Republicans have fared particularly poorly with women in recent elections and have tried previously to cast transgender individuals as a threat. A few years ago, that was presented as a literal danger, with laws focused on barring use of women’s restrooms by transgender women. Such a law in North Carolina generated fierce blowback, and Republicans didn’t seem to gain any significant political benefit from the effort. Even after Sen. Ted Cruz (R-Tex.) tried to attack Trump for being soft on the subject, it didn’t help his 2016 presidential candidacy.
For Republican strategists, a central aim of the focus on those bathrooms was the wedge to which Kerry referred. It isn’t simply about boosting turnout among conservatives, but also about driving women for whom the issue might be resonant away from Democrats. Many Republicans — the former president likely included — clearly seem to now think that the sports angle will be more effective. It’s not about personal safety but, as commonly formulated, about fair treatment for their children.
The American Civil Liberties Union collects data on legislation affecting the rights of LGBTQ Americans, as Axios reported Monday. The ACLU’s analysis finds that there are more legislative proposals now aimed at transgender individuals than in the prior three years — most of them focused on participation in youth sports.
Fully half of the states have seen such legislation introduced or carried over into this year.
Some or most of this push likely stems from legitimately held concerns. But some of it, too, undoubtedly derives from an effort to boost energy for the political right. The best indicator of that, of course, is Donald Trump’s embrace of it as an issue.
What’s interesting about this focus is that views of the issue look somewhat different from the landscape for same-sex marriage in 2004. A January PRRI poll asked Americans to evaluate how much discrimination various groups faced in the United States.
No group was seen by Americans overall as facing a lot of discrimination more than the transgender community. That was also the view of a majority of Republicans and White evangelical Protestants. In fact, the only group that evangelicals were more likely to say faced a lot of discrimination was Christians.
There isn’t a robust record of polling on trans issues, given how recently the community has emerged in the political conversation. But the data above might also be a reason for the new focus on youth sports: It is much easier to portray such competition as an issue of fairness than as one of discrimination.
That doesn’t mean there isn’t cynicism at play, of course. Perhaps the 2004 ballot initiatives were not the cause of Bush’s reelection, and it was certainly the case that many Americans agreed with the sentiment. But embracing the proposed amendments was nonetheless seen as a political opportunity for the right, one that quickly faded.
The focus on transgender kids participating in school sports may be part of a similar calculus — and be similarly short-lived.

Extracted data entries
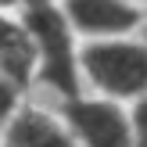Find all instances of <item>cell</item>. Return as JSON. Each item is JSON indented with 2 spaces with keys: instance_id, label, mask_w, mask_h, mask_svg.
<instances>
[{
  "instance_id": "cell-1",
  "label": "cell",
  "mask_w": 147,
  "mask_h": 147,
  "mask_svg": "<svg viewBox=\"0 0 147 147\" xmlns=\"http://www.w3.org/2000/svg\"><path fill=\"white\" fill-rule=\"evenodd\" d=\"M22 22H25L29 36L36 47V76L32 83L50 86L61 93V100L79 97V36L54 4H25L22 7Z\"/></svg>"
},
{
  "instance_id": "cell-2",
  "label": "cell",
  "mask_w": 147,
  "mask_h": 147,
  "mask_svg": "<svg viewBox=\"0 0 147 147\" xmlns=\"http://www.w3.org/2000/svg\"><path fill=\"white\" fill-rule=\"evenodd\" d=\"M79 76L111 100H133L147 90V40L97 36L79 43Z\"/></svg>"
},
{
  "instance_id": "cell-3",
  "label": "cell",
  "mask_w": 147,
  "mask_h": 147,
  "mask_svg": "<svg viewBox=\"0 0 147 147\" xmlns=\"http://www.w3.org/2000/svg\"><path fill=\"white\" fill-rule=\"evenodd\" d=\"M65 126L76 133L83 147H136L133 140V122L122 100L111 97H68L61 108Z\"/></svg>"
},
{
  "instance_id": "cell-4",
  "label": "cell",
  "mask_w": 147,
  "mask_h": 147,
  "mask_svg": "<svg viewBox=\"0 0 147 147\" xmlns=\"http://www.w3.org/2000/svg\"><path fill=\"white\" fill-rule=\"evenodd\" d=\"M57 7L79 40L126 36L144 25V7H136L133 0H57Z\"/></svg>"
},
{
  "instance_id": "cell-5",
  "label": "cell",
  "mask_w": 147,
  "mask_h": 147,
  "mask_svg": "<svg viewBox=\"0 0 147 147\" xmlns=\"http://www.w3.org/2000/svg\"><path fill=\"white\" fill-rule=\"evenodd\" d=\"M0 147H83V144L65 126V119H54L50 111L22 100L0 136Z\"/></svg>"
},
{
  "instance_id": "cell-6",
  "label": "cell",
  "mask_w": 147,
  "mask_h": 147,
  "mask_svg": "<svg viewBox=\"0 0 147 147\" xmlns=\"http://www.w3.org/2000/svg\"><path fill=\"white\" fill-rule=\"evenodd\" d=\"M0 76H7L11 83H18L22 90L32 86L36 76V47L29 36L25 22L11 18L7 11H0Z\"/></svg>"
},
{
  "instance_id": "cell-7",
  "label": "cell",
  "mask_w": 147,
  "mask_h": 147,
  "mask_svg": "<svg viewBox=\"0 0 147 147\" xmlns=\"http://www.w3.org/2000/svg\"><path fill=\"white\" fill-rule=\"evenodd\" d=\"M22 86L18 83H11L7 76H0V136H4V129H7V122H11V115L18 111V104H22Z\"/></svg>"
},
{
  "instance_id": "cell-8",
  "label": "cell",
  "mask_w": 147,
  "mask_h": 147,
  "mask_svg": "<svg viewBox=\"0 0 147 147\" xmlns=\"http://www.w3.org/2000/svg\"><path fill=\"white\" fill-rule=\"evenodd\" d=\"M129 122H133V140H136V147H147V90L140 93V97H133Z\"/></svg>"
},
{
  "instance_id": "cell-9",
  "label": "cell",
  "mask_w": 147,
  "mask_h": 147,
  "mask_svg": "<svg viewBox=\"0 0 147 147\" xmlns=\"http://www.w3.org/2000/svg\"><path fill=\"white\" fill-rule=\"evenodd\" d=\"M11 7H22V0H0V11H11Z\"/></svg>"
},
{
  "instance_id": "cell-10",
  "label": "cell",
  "mask_w": 147,
  "mask_h": 147,
  "mask_svg": "<svg viewBox=\"0 0 147 147\" xmlns=\"http://www.w3.org/2000/svg\"><path fill=\"white\" fill-rule=\"evenodd\" d=\"M25 4H54V0H22V7Z\"/></svg>"
},
{
  "instance_id": "cell-11",
  "label": "cell",
  "mask_w": 147,
  "mask_h": 147,
  "mask_svg": "<svg viewBox=\"0 0 147 147\" xmlns=\"http://www.w3.org/2000/svg\"><path fill=\"white\" fill-rule=\"evenodd\" d=\"M133 4H136V7H147V0H133Z\"/></svg>"
},
{
  "instance_id": "cell-12",
  "label": "cell",
  "mask_w": 147,
  "mask_h": 147,
  "mask_svg": "<svg viewBox=\"0 0 147 147\" xmlns=\"http://www.w3.org/2000/svg\"><path fill=\"white\" fill-rule=\"evenodd\" d=\"M144 40H147V32H144Z\"/></svg>"
}]
</instances>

## Written instruction
Decide whether each statement agrees with the passage on Republicans and transgender issues, and support each yes or no by quoting the deciding words from it. 1. The ACLU found more legislative proposals aimed at transgender individuals now than in the prior three years. 2. Ted Cruz's attack on Trump helped his 2016 presidential candidacy. 3. Half of the states have seen such legislation introduced or carried over into this year. The items are separate material and have no connection to the passage above.

## Exercise solution
1. Yes: "there are more legislative proposals now aimed at transgender individuals than in the prior three years"
2. No: "it didn’t help his 2016 presidential candidacy"
3. Yes: "Fully half of the states have seen such legislation introduced or carried over into this year."